Valgrind User Manual

10. DHAT: a dynamic heap analysis tool

Table of Contents

To use this tool, you must specify --tool=dhat on the Valgrind command line.

10.1. Overview

DHAT is a tool for examining how programs use their heap allocations.

It tracks the allocated blocks, and inspects every memory access to find which block, if any, it is to. It presents, on an allocation point basis, information about these blocks such as sizes, lifetimes, numbers of reads and writes, and read and write patterns.

Using this information it is possible to identify allocation points with the following characteristics:

potential process-lifetime leaks: blocks allocated by the point just accumulate, and are freed only at the end of the run.
excessive turnover: points which chew through a lot of heap, even if it is not held onto for very long
excessively transient: points which allocate very short lived blocks
useless or underused allocations: blocks which are allocated but not completely filled in, or are filled in but not subsequently read.
blocks with inefficient layout -- areas never accessed, or with hot fields scattered throughout the block.

As with the Massif heap profiler, DHAT measures program progress by counting instructions, and so presents all age/time related figures as instruction counts. This sounds a little odd at first, but it makes runs repeatable in a way which is not possible if CPU time is used.

10.2. Using DHAT

First off, as for normal Valgrind use, you probably want to compile with debugging info (the -g option). But by contrast with normal Valgrind use, you probably do want to turn optimisation on, since you should profile your program as it will be normally run.

Second, you need to run your program under DHAT to gather the profiling information. You might need to reduce the --num-callers value to get reasonably-sized output files, especially if you are profiling a large program; some trial and error might be needed to find a good value.

Finally, you need to use DHAT's viewer (in a web browser) to get a detailed presentation of that information.

10.2.1. Running DHAT

To run DHAT on a program prog, run:

valgrind --tool=dhat prog

The program will execute (slowly). Upon completion, summary statistics that look like this will be printed:

==11514== Total:     823,849,731 bytes in 3,929,133 blocks
==11514== At t-gmax: 133,485,082 bytes in 436,521 blocks
==11514== At t-end:  258,002 bytes in 2,129 blocks
==11514== Reads:     2,807,182,810 bytes
==11514== Writes:    1,149,617,086 bytes

The first line shows how many heap blocks and bytes were allocated over the entire execution.

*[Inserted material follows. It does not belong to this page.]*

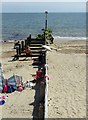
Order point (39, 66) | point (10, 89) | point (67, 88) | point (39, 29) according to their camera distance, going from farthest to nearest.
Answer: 1. point (39, 29)
2. point (39, 66)
3. point (67, 88)
4. point (10, 89)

The second line shows how many heap blocks and bytes were alive at t-gmax, i.e. the time when the heap size reached its global maximum (as measured in bytes).

The third line shows how many heap blocks and bytes were alive at t-end, i.e. the end of execution. In other words, how many blocks and bytes were not explicitly freed.

The fourth and fifth lines show how many bytes within heap blocks were read and written during the entire execution.

These lines are moderately interesting at best. More useful information can be seen with DHAT's viewer.

10.2.2. Output File

As well as printing summary information, DHAT also writes more detailed profiling information to a file. By default this file is named dhat.out.<pid> (where <pid> is the program's process ID), but its name can be changed with the --dhat-out-file option. This file is JSON, and intended to be viewed by DHAT's viewer, which is described in the next section.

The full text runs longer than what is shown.